** Work to do **
Rewrite the rows from the line with "At what range" through the end of the rows, changing "point" to "location" and leaving everything else the same. Omit the pictures.

** Records for the task **

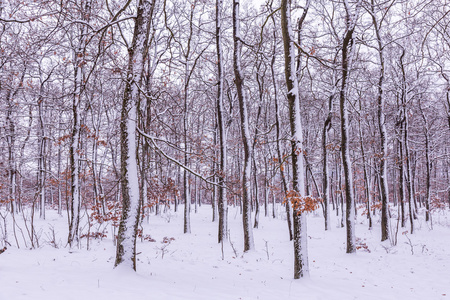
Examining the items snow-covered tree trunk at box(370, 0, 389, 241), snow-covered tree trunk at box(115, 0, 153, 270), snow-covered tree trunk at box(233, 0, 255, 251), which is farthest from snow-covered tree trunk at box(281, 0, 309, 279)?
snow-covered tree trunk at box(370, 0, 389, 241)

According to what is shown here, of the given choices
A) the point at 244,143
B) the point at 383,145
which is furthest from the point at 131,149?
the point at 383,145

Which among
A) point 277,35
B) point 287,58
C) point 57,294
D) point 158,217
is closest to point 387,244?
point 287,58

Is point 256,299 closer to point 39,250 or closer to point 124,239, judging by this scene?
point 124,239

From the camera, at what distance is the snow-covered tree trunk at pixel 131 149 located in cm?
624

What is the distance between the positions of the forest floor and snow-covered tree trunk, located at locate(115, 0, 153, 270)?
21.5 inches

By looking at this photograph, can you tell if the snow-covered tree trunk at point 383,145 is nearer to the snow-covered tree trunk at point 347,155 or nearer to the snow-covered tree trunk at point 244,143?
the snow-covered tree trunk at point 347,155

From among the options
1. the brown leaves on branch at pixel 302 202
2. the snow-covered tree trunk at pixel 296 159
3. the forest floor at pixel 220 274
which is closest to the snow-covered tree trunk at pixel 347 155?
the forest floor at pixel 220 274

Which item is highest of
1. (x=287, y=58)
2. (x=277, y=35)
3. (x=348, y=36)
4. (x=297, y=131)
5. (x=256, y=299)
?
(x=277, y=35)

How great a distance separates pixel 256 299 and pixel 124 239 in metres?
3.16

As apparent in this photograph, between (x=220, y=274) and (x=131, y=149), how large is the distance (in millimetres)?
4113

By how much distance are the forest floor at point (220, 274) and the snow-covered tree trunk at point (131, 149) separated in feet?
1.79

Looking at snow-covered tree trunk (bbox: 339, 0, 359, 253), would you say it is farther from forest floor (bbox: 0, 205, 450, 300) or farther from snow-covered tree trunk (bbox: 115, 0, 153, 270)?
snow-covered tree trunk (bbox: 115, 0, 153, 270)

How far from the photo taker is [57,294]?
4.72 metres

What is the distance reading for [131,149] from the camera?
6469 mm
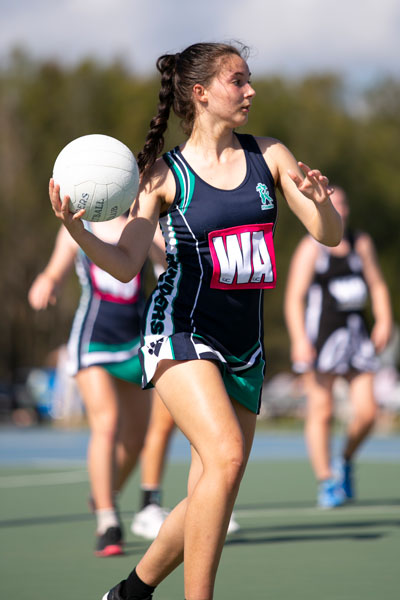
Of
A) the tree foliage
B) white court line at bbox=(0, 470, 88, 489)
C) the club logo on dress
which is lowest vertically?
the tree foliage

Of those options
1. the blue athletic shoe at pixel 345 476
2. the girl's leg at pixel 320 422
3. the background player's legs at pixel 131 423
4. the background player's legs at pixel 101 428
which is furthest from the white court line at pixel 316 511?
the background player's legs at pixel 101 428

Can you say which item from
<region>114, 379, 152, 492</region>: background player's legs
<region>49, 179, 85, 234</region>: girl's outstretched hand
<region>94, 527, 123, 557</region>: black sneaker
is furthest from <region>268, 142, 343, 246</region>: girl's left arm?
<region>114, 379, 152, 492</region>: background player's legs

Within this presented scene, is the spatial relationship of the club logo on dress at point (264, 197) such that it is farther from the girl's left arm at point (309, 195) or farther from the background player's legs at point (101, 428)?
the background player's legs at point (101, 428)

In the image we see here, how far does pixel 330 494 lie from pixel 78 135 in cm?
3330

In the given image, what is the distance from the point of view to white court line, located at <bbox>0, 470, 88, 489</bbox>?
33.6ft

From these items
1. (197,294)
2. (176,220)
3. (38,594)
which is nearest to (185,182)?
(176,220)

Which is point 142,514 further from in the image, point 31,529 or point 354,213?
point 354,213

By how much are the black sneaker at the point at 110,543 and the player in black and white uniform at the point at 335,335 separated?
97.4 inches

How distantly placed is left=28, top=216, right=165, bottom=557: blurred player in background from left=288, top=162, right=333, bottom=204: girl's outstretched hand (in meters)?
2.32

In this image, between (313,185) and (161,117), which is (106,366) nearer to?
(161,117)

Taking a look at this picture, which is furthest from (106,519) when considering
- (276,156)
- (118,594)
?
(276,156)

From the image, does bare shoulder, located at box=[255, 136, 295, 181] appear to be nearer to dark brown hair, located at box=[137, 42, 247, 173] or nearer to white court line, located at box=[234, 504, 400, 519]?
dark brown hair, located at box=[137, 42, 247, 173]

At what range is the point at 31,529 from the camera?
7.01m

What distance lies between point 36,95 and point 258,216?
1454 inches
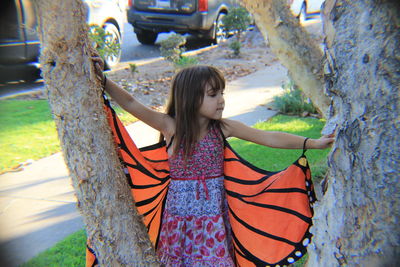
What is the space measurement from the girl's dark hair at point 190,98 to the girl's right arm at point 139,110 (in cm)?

** Finished answer **
At what range is the location at 31,529 from the camera?
7.01m

What distance lies between location 36,95 and location 258,216?
1454 inches
What is the space measurement from the girl's dark hair at location 190,98 to the girl's right arm at location 139,110 (in cm)?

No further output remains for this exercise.